> [EXERCISE] Every line below from the one with "Warrior cats Kromsters" through the one with "Cadru de montaj" is to be repeated exactly, with no picture among them.

> [EXCERPTED RECORDS]
○ ○ ○ ○

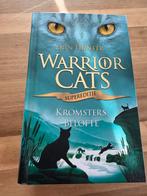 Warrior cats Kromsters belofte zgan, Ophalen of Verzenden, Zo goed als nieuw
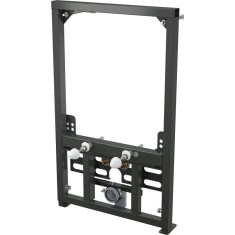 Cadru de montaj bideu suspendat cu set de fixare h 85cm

○ ○ ○ ○

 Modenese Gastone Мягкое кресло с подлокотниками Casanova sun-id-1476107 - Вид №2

○ ○ ○ ○

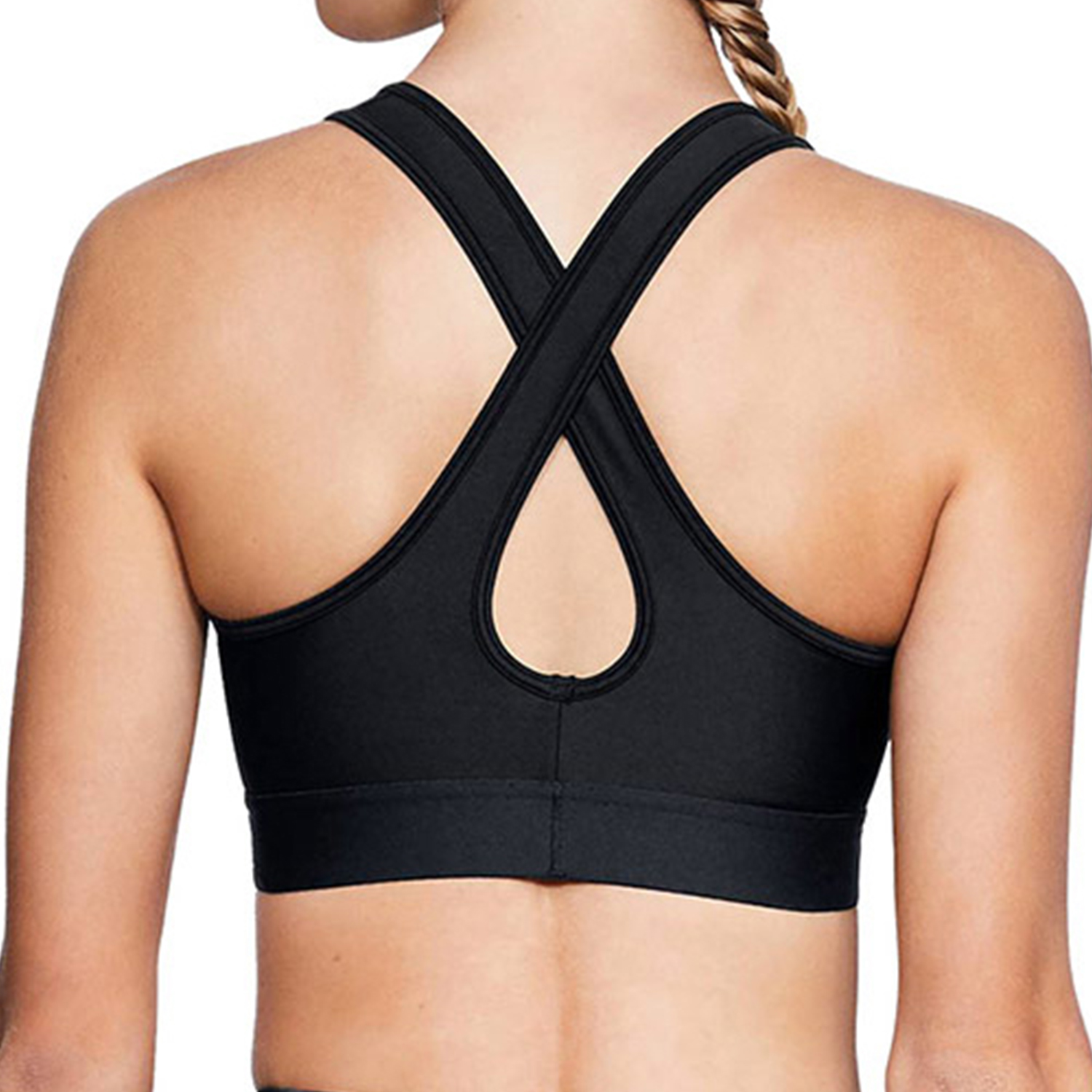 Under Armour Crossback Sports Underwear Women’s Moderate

○ ○ ○ ○

> [OUTPUT FOR THIS EXERCISE]
 Warrior cats Kromsters belofte zgan, Ophalen of Verzenden, Zo goed als nieuw
 Cadru de montaj bideu suspendat cu set de fixare h 85cm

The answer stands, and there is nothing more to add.